● **YOUR GOAL**: Copy out all of the data below with no alterations.

● **STORED ROWS**:
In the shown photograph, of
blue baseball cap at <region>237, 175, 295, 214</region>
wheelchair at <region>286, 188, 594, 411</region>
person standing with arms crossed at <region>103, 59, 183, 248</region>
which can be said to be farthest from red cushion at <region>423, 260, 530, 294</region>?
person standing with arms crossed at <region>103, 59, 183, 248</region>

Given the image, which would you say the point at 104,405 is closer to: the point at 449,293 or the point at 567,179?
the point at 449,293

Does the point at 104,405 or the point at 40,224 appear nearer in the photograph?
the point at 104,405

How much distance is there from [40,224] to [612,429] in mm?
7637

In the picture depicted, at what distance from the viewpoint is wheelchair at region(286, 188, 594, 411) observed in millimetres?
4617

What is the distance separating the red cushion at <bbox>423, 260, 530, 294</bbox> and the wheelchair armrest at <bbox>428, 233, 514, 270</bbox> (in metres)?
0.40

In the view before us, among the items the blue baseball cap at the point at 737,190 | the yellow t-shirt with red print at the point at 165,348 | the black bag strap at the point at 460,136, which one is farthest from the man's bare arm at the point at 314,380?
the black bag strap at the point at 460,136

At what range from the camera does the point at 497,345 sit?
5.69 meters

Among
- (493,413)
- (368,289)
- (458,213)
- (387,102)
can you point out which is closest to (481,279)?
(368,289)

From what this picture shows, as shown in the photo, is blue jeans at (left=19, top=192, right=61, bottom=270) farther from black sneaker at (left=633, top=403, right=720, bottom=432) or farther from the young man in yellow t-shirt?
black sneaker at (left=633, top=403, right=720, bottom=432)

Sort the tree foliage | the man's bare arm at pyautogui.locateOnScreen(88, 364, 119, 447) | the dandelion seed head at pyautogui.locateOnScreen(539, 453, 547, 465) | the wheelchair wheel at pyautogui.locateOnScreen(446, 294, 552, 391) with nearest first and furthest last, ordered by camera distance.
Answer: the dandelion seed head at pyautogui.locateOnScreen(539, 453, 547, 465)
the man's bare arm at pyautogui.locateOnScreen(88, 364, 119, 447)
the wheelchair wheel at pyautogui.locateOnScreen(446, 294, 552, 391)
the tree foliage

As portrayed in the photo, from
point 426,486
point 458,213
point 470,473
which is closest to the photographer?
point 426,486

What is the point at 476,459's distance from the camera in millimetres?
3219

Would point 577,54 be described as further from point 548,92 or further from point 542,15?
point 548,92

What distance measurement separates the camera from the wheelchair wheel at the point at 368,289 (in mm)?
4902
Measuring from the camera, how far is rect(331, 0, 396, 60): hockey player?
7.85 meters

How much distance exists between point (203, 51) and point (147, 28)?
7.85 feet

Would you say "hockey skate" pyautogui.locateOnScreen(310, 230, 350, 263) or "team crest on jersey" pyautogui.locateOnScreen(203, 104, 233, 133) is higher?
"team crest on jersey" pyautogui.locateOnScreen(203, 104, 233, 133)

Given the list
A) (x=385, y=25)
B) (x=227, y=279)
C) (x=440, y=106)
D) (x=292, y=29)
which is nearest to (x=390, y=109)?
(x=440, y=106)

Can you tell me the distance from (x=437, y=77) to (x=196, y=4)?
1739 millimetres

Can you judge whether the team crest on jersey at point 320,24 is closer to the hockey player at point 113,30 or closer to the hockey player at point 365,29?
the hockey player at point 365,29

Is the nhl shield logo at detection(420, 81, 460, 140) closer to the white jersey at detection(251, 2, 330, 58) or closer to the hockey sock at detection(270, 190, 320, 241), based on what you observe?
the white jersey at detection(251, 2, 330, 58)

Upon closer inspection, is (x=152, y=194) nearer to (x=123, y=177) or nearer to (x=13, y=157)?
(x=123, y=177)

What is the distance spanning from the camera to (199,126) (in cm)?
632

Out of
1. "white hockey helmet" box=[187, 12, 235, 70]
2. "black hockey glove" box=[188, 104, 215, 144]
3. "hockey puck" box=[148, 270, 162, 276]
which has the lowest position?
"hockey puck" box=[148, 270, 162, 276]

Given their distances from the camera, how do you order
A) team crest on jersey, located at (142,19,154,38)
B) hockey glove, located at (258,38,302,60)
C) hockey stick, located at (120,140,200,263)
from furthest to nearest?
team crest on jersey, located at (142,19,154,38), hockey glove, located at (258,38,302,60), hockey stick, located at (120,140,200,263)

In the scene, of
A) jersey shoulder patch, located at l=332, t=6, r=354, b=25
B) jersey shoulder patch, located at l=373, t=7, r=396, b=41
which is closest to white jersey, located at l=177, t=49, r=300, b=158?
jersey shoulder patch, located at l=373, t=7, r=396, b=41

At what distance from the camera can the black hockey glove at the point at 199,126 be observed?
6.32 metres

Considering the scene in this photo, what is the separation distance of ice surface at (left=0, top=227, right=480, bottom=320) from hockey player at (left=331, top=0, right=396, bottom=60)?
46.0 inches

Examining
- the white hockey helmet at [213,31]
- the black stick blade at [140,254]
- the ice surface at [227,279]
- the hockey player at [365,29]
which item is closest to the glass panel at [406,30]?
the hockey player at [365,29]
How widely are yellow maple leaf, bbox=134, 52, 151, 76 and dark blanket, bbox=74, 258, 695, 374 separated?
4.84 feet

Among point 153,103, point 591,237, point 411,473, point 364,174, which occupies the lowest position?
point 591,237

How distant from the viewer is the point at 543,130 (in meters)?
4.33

● **FINISHED TASK**:
In the shown photograph, of
blue baseball cap at <region>237, 175, 295, 214</region>
wheelchair at <region>286, 188, 594, 411</region>
person standing with arms crossed at <region>103, 59, 183, 248</region>
which can be said to be farthest from red cushion at <region>423, 260, 530, 294</region>?
person standing with arms crossed at <region>103, 59, 183, 248</region>

Given the image, which would you say the point at 104,405 is closer to: the point at 449,293 or the point at 567,179?
the point at 449,293

Does the point at 104,405 or the point at 40,224 appear nearer in the photograph?
the point at 104,405

How much distance is there from [40,224] to [612,429] in mm?
7637

In the picture depicted, at what distance from the viewpoint is wheelchair at region(286, 188, 594, 411) observed in millimetres?
4617

What is the distance separating the red cushion at <bbox>423, 260, 530, 294</bbox> and the wheelchair armrest at <bbox>428, 233, 514, 270</bbox> (in metres)?
0.40

In the view before us, among the items the blue baseball cap at the point at 737,190 | the yellow t-shirt with red print at the point at 165,348 | the black bag strap at the point at 460,136, which one is farthest from the man's bare arm at the point at 314,380?
the black bag strap at the point at 460,136

At what range from the camera does the point at 497,345 sit?
5.69 meters

Among
- (493,413)
- (368,289)
- (458,213)
- (387,102)
can you point out which is closest to (481,279)?
(368,289)

From what this picture shows, as shown in the photo, is blue jeans at (left=19, top=192, right=61, bottom=270) farther from black sneaker at (left=633, top=403, right=720, bottom=432) or farther from the young man in yellow t-shirt?
black sneaker at (left=633, top=403, right=720, bottom=432)

Sort the tree foliage | the man's bare arm at pyautogui.locateOnScreen(88, 364, 119, 447) | the dandelion seed head at pyautogui.locateOnScreen(539, 453, 547, 465) | the wheelchair wheel at pyautogui.locateOnScreen(446, 294, 552, 391) with nearest first and furthest last, ordered by camera distance.
Answer: the dandelion seed head at pyautogui.locateOnScreen(539, 453, 547, 465)
the man's bare arm at pyautogui.locateOnScreen(88, 364, 119, 447)
the wheelchair wheel at pyautogui.locateOnScreen(446, 294, 552, 391)
the tree foliage

As portrayed in the photo, from
point 426,486
point 458,213
point 470,473
which is closest to the photographer?
point 426,486

What is the point at 476,459's distance from the camera in millimetres?
3219

Would point 577,54 be described as further from point 548,92 or further from point 542,15?
point 548,92

What distance measurement separates the camera from the wheelchair wheel at the point at 368,289 (in mm)?
4902
Measuring from the camera, how far is rect(331, 0, 396, 60): hockey player?
7.85 meters

How much distance exists between point (203, 51) and point (147, 28)?
7.85 feet

Would you say "hockey skate" pyautogui.locateOnScreen(310, 230, 350, 263) or "team crest on jersey" pyautogui.locateOnScreen(203, 104, 233, 133) is higher?
"team crest on jersey" pyautogui.locateOnScreen(203, 104, 233, 133)

Given the list
A) (x=385, y=25)
B) (x=227, y=279)
C) (x=440, y=106)
D) (x=292, y=29)
which is nearest to (x=390, y=109)?
(x=440, y=106)

Can you tell me the distance from (x=437, y=77) to (x=196, y=4)?
1739 millimetres

Can you judge whether the team crest on jersey at point 320,24 is closer to the hockey player at point 113,30 or closer to the hockey player at point 365,29?
the hockey player at point 365,29

Is the nhl shield logo at detection(420, 81, 460, 140) closer to the white jersey at detection(251, 2, 330, 58) or closer to the hockey sock at detection(270, 190, 320, 241), based on what you observe?
the white jersey at detection(251, 2, 330, 58)

Upon closer inspection, is (x=152, y=194) nearer to (x=123, y=177) or nearer to (x=13, y=157)?
(x=123, y=177)

What is the distance spanning from the camera to (199,126) (in cm)?
632

Out of
1. "white hockey helmet" box=[187, 12, 235, 70]
2. "black hockey glove" box=[188, 104, 215, 144]
3. "hockey puck" box=[148, 270, 162, 276]
which has the lowest position?
"hockey puck" box=[148, 270, 162, 276]

Given their distances from the camera, how do you order
A) team crest on jersey, located at (142,19,154,38)
B) hockey glove, located at (258,38,302,60)
C) hockey stick, located at (120,140,200,263)
from furthest to nearest?
team crest on jersey, located at (142,19,154,38), hockey glove, located at (258,38,302,60), hockey stick, located at (120,140,200,263)

In the scene, of
A) jersey shoulder patch, located at l=332, t=6, r=354, b=25
B) jersey shoulder patch, located at l=373, t=7, r=396, b=41
which is closest to white jersey, located at l=177, t=49, r=300, b=158?
jersey shoulder patch, located at l=373, t=7, r=396, b=41

At what distance from the camera can the black hockey glove at the point at 199,126 be observed?
6.32 metres

Considering the scene in this photo, what is the separation distance of ice surface at (left=0, top=227, right=480, bottom=320) from hockey player at (left=331, top=0, right=396, bottom=60)?
46.0 inches

Examining
- the white hockey helmet at [213,31]
- the black stick blade at [140,254]
- the ice surface at [227,279]
- the hockey player at [365,29]
which item is closest to the glass panel at [406,30]?
the hockey player at [365,29]
How widely are yellow maple leaf, bbox=134, 52, 151, 76 and dark blanket, bbox=74, 258, 695, 374 separated?
4.84 feet

Among point 153,103, point 591,237, point 411,473, point 364,174, which occupies the lowest position?
point 591,237

How distant from the viewer is the point at 543,130 (in meters)?
4.33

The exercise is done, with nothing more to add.